Yes, AI is a big deal these days, and it is all many vendors talk about. But AI mania has too many people running around looking for an AI strategy or an AI digital transformation plan. Yes, AI can impact certain functions in interesting and potentially powerful ways, but just because AI is rolling out now does not mean you just implement it without thinking things through first.

Too many leaders are using phrases like: “We need an AI strategy!” and that is so wrong. Why? AI is a technology—it is not a strategy.

Strategy vs. plan vs. tactics

A strategy takes goals, tactics and tools/technologies, and places them in an organised, thoughtful and focused effort. Anyone who has played the board game Risk knows you need an overall game plan to achieve global domination. Once the strategy is set, the decisions—the exact timetable, equipment, tactics, plans, etc.—are worked out next. The strategy sets the overall direction and goals to be achieved.

In HR parlance, HR strategies could be:

  • Winning the war for talent, permanently and convincingly;
  • Creating a competitive advantage by having the most efficient, low-cost and productive HR functions possible;
  • Creating a work environment that triggers employees to stay years longer than they would otherwise;
  • Eliminating previously undetected recruiting errors (PUREs);
  • Becoming an employer of such renowned, consequence and desirability that the organisation will never wat for jobseekers;
  • Positively impacting all constituencies like jobseekers, universities, rural markets, the communities we (or our suppliers) operate in; and more.

Setting strategic goals is crucial, as some strategies may prelude other strategies. For example, you might not be able to have a low-cost, efficient HR set of processes while also delivering a world-class employee experience. It is unlikely your organisation can have it all so pick the strategy goal wisely and get concurrence from the executive committee or board you get too invested in a strategy that lacks top-level support.

Once the strategic goal(s) has been decided, then it is time to flesh out the strategy. This addresses the “how” of the strategy. Here is where the term AI might get a mention—but it is not necessarily a requirement. That is a key learning point: AI could play a major, minor or no part at all in HR strategies. That means that the hysteria about having an AI strategy today might be a reaction to current events and not something that is actually aligned with the strategic aims of the organisation or HR.
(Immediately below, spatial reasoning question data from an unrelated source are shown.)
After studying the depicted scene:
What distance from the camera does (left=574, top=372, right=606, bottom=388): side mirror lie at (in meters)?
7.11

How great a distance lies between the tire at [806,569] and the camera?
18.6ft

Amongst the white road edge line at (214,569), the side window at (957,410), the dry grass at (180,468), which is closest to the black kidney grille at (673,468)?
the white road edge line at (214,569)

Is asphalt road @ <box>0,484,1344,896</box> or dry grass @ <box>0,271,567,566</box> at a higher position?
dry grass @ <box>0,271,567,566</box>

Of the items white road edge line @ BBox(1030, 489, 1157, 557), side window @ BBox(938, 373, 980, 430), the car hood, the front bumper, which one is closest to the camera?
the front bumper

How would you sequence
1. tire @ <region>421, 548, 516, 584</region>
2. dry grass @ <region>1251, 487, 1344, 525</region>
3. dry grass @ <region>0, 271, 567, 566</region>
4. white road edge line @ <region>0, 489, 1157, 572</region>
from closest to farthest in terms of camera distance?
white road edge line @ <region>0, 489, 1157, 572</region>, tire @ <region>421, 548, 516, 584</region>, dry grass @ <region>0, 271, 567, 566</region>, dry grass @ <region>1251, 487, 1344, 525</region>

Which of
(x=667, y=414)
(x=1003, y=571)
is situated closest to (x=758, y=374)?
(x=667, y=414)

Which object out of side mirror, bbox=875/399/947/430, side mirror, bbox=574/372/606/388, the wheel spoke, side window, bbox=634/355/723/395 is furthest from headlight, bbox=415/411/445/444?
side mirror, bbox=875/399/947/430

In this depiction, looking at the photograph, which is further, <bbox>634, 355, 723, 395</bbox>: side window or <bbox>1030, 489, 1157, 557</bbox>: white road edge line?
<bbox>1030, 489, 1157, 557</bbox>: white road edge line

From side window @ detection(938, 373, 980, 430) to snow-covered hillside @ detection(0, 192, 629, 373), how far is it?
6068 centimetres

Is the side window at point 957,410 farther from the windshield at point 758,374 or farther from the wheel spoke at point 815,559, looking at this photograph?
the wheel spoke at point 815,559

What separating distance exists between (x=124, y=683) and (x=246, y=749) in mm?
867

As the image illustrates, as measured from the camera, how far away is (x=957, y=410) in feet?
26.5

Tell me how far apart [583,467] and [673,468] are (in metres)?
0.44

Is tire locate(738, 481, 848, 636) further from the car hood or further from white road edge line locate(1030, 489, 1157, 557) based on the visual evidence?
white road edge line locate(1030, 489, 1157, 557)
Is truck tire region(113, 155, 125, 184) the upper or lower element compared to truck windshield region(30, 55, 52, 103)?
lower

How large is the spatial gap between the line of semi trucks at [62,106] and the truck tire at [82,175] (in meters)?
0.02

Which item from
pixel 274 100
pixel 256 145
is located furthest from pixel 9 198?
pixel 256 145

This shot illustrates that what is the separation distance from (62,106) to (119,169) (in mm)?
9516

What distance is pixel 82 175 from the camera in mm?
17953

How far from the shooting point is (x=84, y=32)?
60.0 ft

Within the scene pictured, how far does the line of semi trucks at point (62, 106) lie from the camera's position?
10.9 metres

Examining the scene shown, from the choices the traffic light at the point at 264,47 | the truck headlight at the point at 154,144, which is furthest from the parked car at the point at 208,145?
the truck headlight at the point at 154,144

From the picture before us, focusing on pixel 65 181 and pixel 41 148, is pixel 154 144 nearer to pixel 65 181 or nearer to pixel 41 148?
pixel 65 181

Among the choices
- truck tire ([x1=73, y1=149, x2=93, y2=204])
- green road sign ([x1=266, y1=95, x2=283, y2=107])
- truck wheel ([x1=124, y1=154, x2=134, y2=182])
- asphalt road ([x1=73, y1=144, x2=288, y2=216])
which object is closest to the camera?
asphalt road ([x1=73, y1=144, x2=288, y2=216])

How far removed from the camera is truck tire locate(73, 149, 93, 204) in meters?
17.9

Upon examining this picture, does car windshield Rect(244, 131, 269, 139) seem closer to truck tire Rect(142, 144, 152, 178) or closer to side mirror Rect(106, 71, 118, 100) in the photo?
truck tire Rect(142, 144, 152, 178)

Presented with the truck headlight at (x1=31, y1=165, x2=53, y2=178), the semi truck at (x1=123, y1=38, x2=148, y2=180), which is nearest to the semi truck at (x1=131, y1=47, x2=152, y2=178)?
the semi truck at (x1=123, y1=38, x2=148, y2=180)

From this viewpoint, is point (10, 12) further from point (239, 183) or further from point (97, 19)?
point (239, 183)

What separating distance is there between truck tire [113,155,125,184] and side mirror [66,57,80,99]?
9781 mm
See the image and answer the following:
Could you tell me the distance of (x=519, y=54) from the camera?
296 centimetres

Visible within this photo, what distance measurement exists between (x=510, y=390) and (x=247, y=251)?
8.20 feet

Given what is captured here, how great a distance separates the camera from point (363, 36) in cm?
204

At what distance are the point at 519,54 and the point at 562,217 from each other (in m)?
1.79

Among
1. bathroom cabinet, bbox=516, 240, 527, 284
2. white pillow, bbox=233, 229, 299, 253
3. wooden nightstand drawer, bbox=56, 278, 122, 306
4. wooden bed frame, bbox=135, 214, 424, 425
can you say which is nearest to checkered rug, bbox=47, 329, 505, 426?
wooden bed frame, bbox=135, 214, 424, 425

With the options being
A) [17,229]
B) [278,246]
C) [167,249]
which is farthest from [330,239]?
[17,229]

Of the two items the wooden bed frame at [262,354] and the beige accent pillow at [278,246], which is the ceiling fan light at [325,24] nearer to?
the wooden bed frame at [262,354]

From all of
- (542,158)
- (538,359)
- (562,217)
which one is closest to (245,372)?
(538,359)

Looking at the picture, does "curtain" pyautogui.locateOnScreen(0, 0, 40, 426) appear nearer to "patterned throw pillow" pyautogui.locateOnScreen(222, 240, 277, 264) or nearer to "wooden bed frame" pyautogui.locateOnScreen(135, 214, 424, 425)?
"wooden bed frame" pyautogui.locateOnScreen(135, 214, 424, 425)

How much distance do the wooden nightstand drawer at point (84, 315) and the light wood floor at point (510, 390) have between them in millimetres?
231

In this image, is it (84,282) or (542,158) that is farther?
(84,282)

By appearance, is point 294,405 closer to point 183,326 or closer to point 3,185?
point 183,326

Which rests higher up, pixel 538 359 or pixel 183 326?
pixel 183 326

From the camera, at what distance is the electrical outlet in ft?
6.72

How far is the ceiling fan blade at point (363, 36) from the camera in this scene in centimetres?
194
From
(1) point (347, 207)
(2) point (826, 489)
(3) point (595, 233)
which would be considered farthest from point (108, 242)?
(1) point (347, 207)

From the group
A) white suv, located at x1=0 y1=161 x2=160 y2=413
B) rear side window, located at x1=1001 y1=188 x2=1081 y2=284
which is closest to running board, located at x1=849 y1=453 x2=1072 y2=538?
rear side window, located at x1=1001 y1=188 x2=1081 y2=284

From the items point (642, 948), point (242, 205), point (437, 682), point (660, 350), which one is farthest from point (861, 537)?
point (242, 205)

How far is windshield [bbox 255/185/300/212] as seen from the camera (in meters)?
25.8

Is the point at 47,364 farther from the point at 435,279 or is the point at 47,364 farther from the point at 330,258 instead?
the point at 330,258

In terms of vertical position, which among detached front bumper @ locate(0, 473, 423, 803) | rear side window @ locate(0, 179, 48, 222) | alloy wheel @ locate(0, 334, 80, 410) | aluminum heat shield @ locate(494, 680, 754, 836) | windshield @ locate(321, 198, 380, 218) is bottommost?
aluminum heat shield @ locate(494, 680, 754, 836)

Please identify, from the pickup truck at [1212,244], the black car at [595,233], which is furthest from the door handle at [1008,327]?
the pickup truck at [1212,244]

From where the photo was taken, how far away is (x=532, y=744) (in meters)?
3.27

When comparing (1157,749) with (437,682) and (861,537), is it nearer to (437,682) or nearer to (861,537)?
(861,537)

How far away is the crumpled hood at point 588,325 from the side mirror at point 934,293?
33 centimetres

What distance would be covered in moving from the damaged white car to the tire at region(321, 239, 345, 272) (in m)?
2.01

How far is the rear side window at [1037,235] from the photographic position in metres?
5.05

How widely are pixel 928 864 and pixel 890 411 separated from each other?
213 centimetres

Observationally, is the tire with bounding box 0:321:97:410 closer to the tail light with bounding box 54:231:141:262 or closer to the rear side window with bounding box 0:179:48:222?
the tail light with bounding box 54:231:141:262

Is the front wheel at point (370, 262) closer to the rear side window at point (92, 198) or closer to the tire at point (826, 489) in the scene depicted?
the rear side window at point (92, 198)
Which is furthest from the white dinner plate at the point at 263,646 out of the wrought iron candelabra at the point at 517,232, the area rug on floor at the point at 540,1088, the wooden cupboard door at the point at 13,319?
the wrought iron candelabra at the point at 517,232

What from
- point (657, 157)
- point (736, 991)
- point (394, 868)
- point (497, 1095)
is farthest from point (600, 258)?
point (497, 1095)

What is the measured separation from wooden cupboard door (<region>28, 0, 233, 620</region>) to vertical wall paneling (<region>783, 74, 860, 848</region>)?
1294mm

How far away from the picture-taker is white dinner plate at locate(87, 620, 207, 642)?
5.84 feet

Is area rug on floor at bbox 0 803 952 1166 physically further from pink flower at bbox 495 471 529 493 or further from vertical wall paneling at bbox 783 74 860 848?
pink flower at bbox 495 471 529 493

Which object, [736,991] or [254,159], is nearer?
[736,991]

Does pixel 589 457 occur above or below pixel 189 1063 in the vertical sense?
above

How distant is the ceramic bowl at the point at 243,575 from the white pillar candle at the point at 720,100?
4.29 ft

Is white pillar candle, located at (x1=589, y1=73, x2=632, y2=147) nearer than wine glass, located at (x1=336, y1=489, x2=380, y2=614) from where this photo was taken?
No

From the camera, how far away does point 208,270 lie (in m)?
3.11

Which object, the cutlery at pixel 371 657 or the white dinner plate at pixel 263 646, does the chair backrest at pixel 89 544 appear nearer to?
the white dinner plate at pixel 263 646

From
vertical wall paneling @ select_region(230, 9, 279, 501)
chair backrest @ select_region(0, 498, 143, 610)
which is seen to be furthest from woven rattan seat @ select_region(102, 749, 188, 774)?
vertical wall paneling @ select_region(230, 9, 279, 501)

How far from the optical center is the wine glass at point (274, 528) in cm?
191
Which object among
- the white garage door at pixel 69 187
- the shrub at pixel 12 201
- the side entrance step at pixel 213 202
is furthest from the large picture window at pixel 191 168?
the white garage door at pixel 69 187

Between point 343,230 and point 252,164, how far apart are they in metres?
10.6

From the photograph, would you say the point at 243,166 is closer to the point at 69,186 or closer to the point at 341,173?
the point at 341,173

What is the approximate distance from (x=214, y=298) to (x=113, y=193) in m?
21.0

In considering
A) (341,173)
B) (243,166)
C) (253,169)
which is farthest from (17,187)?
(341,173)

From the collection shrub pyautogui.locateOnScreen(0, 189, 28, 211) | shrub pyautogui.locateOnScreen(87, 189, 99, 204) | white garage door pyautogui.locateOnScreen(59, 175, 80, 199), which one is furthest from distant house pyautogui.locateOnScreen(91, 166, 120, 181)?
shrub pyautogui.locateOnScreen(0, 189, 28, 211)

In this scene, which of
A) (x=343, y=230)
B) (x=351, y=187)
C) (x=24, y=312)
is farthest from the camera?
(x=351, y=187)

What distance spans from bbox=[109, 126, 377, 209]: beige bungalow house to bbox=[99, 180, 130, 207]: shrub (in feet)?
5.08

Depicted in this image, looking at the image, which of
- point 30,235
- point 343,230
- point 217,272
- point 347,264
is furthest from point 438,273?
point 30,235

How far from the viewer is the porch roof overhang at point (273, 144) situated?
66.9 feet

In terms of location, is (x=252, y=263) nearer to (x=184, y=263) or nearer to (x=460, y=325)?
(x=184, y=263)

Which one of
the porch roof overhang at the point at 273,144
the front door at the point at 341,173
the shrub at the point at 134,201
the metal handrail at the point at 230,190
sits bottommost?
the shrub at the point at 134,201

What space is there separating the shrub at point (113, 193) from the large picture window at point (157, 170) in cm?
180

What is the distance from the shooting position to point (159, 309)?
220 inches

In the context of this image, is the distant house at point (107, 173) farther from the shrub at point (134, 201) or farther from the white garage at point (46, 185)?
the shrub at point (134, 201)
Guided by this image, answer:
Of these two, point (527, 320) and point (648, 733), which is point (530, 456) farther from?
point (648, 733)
For example, your organisation may want highly efficient HR operations. The big tactic for this might be the consolidation of HR operations and the creation of a shared services centre. That is a business model change more than a deployment of an advanced technology. Alternatively, your organisation might investigate a different tactic: the outsourcing of many tactical HR functions. Either way, AI may not be the top tactic to consider, although it will likely appear in some transaction-intensive processes.

AI, it turns out, may not be the all-pervasive technology to deploy in HR in every organisation. The smart, strategic HR executive must be careful in choosing the pieces of AI technology that have compelling business value and solid economic and strategic contributions to make. This means that the detail behind a great HR strategy must be nuanced and company-specific.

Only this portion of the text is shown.